13th annual Out In The Park returns to Six Flags Great America, Sept. 7

Wed. August 28, 2024 8:42 AM by Ross Forman

out in the park, 2023

photo credit // ken brown

The year’s event will be bittersweet for organizer Michael Snell: ‘Everyone loved Derrick’

The 13th annual LGBTQ+ Diversity Night at Six Flags Great America in north suburban Gurnee – Out In The Park – is a four-hour adrenaline-rush roller coaster ride, literally, set for Saturday, September 7, starting at 8 p.m.

“Out In The Park is always a fun time. People are full of energy and there to have a great time, no drama,” said Michael Snell, event organizer. “It is a time to celebrate Pride at the end of summer with family and friends and all sorts of cool people celebrating a night of diversity and inclusion.”

No more than 5,000 tickets will be sold.

Advance tickets ($46) are available at GaySixFlagsChicago.com.

About 4,000 attended last year. Snell said 4,500 are expected this year.

Out In The Park will feature the sounds of Chicago’s DJ Sean Parks and Milwaukee’s DJ RNB, and it is a fund-raiser for the AIDS Healthcare Foundation.

Out In The Park will be extremely emotional for Snell, who is still grieving his partner of 25 years, Derrick Sorles, who passed away on July 2. The Best Gay Travel Guides Online Publishing co-founder and owner died at his home in Puerto Vallarta, Mexico after a two-day battle with pancreatitis and an internal infection. He was 58.

He died two days before their 25th anniversary.

+--

ACTIVITY LIST
1. Could you condense the paragraph of the Out In The Park article that begins "Out In The Park will be extremely emotional" into a short bulleted list that keeps its main facts?
2. In the Out In The Park article, reproduce everything from "13th annual Out" down to "starting at 8 p.m.", swapping "adrenaline-rush" for "heart-pounding".
3. Can you pick up the Out In The Park article after its last sentence and continue it?

DATASET

+--

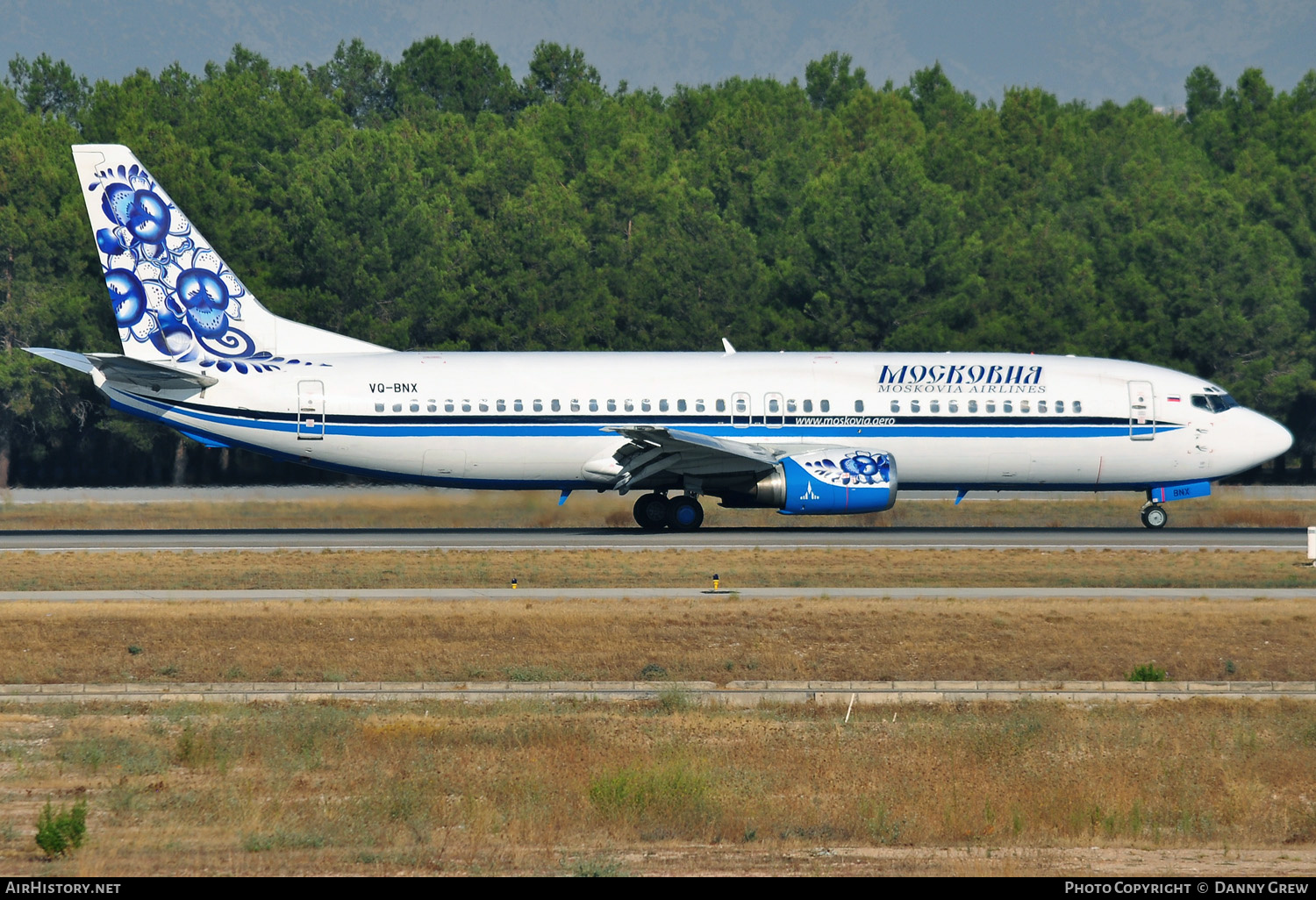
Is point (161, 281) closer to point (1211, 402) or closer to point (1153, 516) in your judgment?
point (1153, 516)

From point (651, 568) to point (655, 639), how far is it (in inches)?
322

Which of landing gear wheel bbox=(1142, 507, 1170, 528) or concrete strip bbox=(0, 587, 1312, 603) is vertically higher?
landing gear wheel bbox=(1142, 507, 1170, 528)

+--

LIST OF ANSWERS
1.
- Out In The Park will be very emotional for organizer Michael Snell.
- He is grieving Derrick Sorles, his partner of 25 years, who died on July 2.
- Sorles was co-founder and owner of Best Gay Travel Guides Online Publishing.
- He died at his home in Puerto Vallarta, Mexico, at age 58, after a two-day battle with pancreatitis and an internal infection.

2.
13th annual Out In The Park returns to Six Flags Great America, Sept. 7

Wed. August 28, 2024 8:42 AM by Ross Forman

out in the park, 2023

photo credit // ken brown

The year’s event will be bittersweet for organizer Michael Snell: ‘Everyone loved Derrick’

The 13th annual LGBTQ+ Diversity Night at Six Flags Great America in north suburban Gurnee – Out In The Park – is a four-hour heart-pounding roller coaster ride, literally, set for Saturday, September 7, starting at 8 p.m.

3.
“He was feeling sick for a couple days, but did not think it was life-threatening,” Snell said. “His local doctor thought he had pancreatitis and he was receiving IV fluids for that and (was) feeling better. Then he went into the bathroom, collapsed and died.”

Snell said the outpouring of love and support from Chicago’s LGBTQ+ community over the past two months “has been great.”

“Everyone loved Derrick,” he said.

Snell said that Sorles “loved saying ‘Hi’ to (Out In The Park attendees) and thanking them for coming. He loved talking to people.

“Derrick had great character and everyone liked him, his smile and his energy. He was always eager to help, in any way he could.”

Snell said he has been working full-time since Sorles passing, which keeps his mind busy. Sadness hits hard when he returns home – to an empty house.

“We did everything together, so it’s like half of me is gone forever,” Snell said. “We had so much fun together and so many great times. He always said the same thing, ‘that I hope I go first, Michael, because I don’t want to live without you. I wouldn’t be able to survive.’

“Neither of us could see a life without the other in it. I know it will take time. I’m just trying to take it day by day right now.”